─── Source data

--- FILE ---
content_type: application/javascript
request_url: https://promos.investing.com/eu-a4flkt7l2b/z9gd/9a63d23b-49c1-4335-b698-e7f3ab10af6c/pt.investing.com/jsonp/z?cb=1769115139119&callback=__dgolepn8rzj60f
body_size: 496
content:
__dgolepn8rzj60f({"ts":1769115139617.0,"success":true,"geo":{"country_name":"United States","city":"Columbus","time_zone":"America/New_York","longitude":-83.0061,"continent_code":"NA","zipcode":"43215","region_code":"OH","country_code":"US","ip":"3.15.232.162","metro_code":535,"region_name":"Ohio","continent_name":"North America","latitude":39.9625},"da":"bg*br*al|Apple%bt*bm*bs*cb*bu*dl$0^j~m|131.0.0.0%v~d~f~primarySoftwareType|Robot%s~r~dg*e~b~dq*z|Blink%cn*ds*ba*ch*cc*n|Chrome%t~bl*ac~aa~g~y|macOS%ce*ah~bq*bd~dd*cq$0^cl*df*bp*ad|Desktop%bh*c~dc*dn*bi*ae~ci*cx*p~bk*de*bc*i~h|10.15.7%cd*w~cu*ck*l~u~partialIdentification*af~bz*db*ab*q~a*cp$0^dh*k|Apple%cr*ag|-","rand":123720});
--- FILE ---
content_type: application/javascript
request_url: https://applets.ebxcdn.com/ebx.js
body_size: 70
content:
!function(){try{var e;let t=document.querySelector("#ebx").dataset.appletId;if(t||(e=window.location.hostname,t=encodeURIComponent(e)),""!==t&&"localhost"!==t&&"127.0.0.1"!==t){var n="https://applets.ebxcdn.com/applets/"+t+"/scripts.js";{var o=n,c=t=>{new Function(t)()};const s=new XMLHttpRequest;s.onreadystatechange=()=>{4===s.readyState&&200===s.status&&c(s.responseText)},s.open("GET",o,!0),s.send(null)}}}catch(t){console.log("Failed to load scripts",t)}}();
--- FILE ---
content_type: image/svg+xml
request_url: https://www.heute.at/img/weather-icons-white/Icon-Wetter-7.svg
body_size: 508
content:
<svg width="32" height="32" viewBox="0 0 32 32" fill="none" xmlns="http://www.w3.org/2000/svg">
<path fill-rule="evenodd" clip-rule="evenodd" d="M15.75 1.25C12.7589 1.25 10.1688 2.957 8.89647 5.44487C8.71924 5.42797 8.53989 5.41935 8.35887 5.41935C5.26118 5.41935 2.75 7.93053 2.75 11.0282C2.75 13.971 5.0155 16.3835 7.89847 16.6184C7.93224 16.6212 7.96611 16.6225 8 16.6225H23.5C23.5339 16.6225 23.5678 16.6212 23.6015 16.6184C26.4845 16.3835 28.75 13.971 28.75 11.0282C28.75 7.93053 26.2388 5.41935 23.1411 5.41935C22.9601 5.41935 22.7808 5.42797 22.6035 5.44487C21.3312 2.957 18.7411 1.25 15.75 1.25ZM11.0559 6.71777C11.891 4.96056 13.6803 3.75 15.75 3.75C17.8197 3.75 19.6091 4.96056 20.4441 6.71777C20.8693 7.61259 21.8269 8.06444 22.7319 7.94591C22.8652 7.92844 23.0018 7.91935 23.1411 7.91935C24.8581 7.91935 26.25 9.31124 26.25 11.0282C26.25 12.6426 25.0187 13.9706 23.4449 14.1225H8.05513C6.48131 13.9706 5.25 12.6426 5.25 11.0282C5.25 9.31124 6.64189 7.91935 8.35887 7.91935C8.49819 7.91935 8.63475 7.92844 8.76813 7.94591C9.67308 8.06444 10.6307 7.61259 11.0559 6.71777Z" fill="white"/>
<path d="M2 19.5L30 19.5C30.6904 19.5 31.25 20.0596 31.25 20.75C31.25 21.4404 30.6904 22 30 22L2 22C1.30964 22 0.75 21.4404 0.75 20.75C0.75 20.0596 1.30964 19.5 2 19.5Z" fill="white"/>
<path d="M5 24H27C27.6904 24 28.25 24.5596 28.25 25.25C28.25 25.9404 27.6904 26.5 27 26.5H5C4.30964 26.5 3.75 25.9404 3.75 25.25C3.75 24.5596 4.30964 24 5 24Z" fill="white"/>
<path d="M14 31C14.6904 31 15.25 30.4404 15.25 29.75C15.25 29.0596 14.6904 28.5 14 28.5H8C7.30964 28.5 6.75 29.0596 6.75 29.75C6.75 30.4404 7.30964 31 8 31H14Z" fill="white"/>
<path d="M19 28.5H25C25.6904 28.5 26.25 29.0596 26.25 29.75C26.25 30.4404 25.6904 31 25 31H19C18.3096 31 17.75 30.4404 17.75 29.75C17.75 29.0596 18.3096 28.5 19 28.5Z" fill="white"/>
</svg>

──────

What is being asked >>
In the listing above, how many lines have the string "applets" in them? Reply with only the figure.

Your solution >>
2